Grants:Impact/Cultural Heritage/Ethnography of the Carpathians
|“||Every group with a sense of its own identity shares, as a central part of that identity, folk traditions – the things that people traditionally believe (planting practices, family traditions, and other elements of worldview), do (dance, make music, sew clothing), know (how to build an irrigation dam, how to nurse an ailment, how to prepare barbecue), make (architecture, art, craft), and say (personal experience stories, riddles, song lyrics).||”|
|— American Folklore Society|
- (English) The tales, legends and superstitions of a particular ethnic population.
- (Mandarin) 民俗 - (名词) 民间的风俗习惯
- See translations into other languages
Folklore is a core part of a community’s cultural heritage, one that encapsulates, expresses and transmits the identity of a community over time.
Transmission is a key part of folklore: beliefs, traditions, knowledge have to be continually passed from one generation, in order to survive the test of time. The parts that are not passed along will slowly fade from individual memory, and possibly over time, fade from collective memory. In that way, folklore reminds us that cultural heritage can be - and for some communities has been - ephemeral.
Unfortunately, folklore is often not documented or prioritized by museums, due to it being excluded from canons of literature. Canons represent a body of literature deemed “noteworthy” for a particular group, or pieces of literature deemed “noteworthy” at that time (e.g. the Western canon). Given canons are usually established by higher learning institutions who only consider written texts as being “noteworthy”, folklore can easily become lost.
|“||You find in museums in the region, that folklore is not documented. Folklore is not in the canon of literature and arts.||”|
|— Marta Moraczewska|
The Carpathian mountain range in Central and Eastern Europe is home to several cultural traditions that fall into the do and know categories of folklore. Local craftsman and artists in the region have been locally preserving their heritage but to do date have not shared it with a global audience. As a result, it’s harder for future generations to partake in the history and heritage of this region, especially those who don’t live in the region today.

Provided data

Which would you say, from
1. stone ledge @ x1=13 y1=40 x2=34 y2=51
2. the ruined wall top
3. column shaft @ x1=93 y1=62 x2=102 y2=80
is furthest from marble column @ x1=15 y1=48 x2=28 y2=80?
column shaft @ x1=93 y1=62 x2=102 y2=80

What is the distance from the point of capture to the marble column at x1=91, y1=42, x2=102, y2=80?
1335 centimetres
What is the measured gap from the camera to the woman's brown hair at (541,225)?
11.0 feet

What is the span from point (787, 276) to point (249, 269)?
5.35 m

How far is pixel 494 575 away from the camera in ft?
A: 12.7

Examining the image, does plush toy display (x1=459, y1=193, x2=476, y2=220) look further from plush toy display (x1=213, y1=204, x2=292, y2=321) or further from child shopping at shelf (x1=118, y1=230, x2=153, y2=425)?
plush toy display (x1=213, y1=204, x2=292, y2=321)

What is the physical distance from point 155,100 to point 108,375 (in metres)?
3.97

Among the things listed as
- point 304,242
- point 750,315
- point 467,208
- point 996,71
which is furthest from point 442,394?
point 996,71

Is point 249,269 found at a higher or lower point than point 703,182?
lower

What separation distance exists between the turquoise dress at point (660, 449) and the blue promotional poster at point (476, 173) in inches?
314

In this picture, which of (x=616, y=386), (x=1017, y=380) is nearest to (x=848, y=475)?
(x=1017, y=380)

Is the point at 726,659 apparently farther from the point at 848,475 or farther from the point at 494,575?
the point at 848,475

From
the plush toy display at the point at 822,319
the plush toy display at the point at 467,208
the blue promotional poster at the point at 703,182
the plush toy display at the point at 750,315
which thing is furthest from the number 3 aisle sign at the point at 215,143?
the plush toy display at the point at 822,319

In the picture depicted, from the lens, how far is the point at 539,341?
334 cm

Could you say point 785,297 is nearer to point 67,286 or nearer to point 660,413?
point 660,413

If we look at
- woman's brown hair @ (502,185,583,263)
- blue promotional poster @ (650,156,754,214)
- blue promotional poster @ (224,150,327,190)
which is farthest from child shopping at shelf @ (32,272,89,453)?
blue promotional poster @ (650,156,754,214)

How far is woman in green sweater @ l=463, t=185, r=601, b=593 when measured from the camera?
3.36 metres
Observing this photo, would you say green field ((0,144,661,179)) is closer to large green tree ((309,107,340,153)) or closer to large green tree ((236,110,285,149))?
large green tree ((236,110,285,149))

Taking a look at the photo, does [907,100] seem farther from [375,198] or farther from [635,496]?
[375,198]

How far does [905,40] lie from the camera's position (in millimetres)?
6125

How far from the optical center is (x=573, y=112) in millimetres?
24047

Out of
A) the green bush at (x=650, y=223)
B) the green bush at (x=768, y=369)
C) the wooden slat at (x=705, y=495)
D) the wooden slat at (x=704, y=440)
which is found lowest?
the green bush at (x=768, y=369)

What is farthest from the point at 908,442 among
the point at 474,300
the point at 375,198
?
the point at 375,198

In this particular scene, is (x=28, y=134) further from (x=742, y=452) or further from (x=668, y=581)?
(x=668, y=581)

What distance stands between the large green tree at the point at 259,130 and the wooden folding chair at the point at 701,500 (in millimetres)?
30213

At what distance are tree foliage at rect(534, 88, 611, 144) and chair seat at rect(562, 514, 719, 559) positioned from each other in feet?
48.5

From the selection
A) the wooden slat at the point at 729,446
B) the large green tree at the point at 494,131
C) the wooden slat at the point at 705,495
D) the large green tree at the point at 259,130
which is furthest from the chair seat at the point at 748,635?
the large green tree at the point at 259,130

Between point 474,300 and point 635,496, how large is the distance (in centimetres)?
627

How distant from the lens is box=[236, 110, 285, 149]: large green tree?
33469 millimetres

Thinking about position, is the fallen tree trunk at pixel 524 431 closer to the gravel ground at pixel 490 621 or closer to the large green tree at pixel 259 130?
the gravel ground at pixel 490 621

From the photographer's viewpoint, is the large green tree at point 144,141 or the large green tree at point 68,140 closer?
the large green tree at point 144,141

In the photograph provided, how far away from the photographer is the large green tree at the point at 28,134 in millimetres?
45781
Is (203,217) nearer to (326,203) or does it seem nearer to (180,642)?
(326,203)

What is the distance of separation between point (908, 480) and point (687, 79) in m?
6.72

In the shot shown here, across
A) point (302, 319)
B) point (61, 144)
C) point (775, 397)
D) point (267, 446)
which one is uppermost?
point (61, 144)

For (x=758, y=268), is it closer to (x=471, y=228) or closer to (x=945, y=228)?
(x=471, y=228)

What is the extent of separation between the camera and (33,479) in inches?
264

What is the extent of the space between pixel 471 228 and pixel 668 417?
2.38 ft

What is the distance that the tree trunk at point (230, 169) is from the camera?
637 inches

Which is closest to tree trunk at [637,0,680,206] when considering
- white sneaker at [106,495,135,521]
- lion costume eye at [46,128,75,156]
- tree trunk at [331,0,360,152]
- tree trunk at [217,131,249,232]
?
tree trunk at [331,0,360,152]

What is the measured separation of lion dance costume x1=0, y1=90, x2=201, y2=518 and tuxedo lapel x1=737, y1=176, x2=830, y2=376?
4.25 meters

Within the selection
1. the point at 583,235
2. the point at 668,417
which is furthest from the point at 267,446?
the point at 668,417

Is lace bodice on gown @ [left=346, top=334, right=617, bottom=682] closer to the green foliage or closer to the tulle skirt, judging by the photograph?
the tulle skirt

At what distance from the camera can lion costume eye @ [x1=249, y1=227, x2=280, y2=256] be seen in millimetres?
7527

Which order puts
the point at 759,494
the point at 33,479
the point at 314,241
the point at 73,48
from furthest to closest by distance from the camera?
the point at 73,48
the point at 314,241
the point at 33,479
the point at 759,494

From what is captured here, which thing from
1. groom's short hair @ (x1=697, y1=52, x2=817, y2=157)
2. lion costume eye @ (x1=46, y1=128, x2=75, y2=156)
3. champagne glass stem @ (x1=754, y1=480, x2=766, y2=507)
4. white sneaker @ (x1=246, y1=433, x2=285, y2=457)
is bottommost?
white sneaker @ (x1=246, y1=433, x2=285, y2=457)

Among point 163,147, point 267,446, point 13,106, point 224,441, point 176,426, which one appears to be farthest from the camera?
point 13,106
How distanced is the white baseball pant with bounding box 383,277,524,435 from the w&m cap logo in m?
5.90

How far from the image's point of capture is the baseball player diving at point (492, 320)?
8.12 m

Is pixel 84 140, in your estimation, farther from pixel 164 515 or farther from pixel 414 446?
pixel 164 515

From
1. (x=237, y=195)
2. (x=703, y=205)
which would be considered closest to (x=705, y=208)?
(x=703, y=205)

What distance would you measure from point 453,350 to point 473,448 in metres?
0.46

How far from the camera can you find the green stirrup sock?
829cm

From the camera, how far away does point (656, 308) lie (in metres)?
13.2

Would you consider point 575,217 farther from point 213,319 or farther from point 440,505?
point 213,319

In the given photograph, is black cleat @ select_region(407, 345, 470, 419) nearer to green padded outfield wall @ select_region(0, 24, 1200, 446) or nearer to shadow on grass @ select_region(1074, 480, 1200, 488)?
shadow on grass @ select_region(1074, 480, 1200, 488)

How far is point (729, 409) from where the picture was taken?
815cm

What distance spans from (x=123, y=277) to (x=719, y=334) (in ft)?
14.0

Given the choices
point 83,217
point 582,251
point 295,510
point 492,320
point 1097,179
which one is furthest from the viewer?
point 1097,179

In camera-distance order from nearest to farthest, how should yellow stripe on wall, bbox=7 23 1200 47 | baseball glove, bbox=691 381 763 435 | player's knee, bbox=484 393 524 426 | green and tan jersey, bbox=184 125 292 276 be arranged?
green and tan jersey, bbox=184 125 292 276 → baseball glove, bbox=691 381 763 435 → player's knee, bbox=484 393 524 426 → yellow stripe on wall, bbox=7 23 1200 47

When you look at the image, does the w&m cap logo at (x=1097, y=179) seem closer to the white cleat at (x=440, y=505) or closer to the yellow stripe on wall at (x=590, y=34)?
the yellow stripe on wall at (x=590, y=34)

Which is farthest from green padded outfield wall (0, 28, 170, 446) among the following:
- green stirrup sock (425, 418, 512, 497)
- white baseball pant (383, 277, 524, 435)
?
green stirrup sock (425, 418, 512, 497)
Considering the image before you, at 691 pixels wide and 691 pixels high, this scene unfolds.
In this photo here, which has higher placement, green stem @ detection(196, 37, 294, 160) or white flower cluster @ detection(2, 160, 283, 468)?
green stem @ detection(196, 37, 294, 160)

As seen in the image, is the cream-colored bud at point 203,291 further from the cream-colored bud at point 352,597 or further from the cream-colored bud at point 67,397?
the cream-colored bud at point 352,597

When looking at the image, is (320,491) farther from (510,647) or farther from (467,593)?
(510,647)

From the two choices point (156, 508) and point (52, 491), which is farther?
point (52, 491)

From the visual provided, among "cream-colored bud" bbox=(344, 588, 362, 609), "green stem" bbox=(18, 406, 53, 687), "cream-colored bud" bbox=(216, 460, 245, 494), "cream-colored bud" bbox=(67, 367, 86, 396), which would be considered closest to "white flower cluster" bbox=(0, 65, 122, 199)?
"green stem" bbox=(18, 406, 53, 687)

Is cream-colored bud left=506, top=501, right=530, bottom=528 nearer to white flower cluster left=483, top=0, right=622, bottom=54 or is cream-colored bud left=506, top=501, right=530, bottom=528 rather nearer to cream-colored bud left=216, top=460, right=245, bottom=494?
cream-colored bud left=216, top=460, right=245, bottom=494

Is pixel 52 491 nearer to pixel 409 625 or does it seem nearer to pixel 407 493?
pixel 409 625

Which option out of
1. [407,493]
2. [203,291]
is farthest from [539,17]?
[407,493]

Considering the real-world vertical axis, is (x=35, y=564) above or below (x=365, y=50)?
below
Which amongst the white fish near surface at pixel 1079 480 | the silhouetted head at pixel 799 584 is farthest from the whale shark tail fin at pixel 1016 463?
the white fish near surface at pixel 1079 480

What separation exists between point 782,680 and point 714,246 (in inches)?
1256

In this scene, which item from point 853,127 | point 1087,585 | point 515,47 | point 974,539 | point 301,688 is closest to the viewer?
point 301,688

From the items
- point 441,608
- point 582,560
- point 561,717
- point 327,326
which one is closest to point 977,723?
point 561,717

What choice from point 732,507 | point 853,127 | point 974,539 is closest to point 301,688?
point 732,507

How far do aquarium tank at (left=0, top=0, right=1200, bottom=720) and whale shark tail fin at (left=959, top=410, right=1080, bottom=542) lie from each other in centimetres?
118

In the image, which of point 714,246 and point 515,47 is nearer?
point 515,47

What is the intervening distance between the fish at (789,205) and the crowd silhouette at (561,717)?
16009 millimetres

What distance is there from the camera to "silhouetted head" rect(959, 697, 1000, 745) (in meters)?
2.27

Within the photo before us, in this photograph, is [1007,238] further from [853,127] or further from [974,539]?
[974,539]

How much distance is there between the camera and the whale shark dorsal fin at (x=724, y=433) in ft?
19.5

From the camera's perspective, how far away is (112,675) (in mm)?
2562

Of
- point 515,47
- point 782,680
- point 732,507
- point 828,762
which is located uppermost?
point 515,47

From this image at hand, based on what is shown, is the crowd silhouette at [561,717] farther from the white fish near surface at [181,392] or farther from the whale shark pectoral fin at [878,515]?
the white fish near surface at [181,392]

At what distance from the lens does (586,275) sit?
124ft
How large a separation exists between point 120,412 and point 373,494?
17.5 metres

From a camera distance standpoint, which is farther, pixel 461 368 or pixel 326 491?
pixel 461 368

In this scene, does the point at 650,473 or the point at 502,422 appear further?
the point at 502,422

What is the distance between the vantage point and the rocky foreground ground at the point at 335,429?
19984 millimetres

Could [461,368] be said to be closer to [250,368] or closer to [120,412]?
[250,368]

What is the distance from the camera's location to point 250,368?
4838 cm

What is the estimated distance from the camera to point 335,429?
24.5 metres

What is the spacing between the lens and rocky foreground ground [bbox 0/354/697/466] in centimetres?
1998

Task goal
Transcribe the text on Carpathian folklore from "Transmission is a" to "been - ephemeral.". Draw solely on the text on Carpathian folklore, not on the items.

Worked solution
Transmission is a key part of folklore: beliefs, traditions, knowledge have to be continually passed from one generation, in order to survive the test of time. The parts that are not passed along will slowly fade from individual memory, and possibly over time, fade from collective memory. In that way, folklore reminds us that cultural heritage can be - and for some communities has been - ephemeral.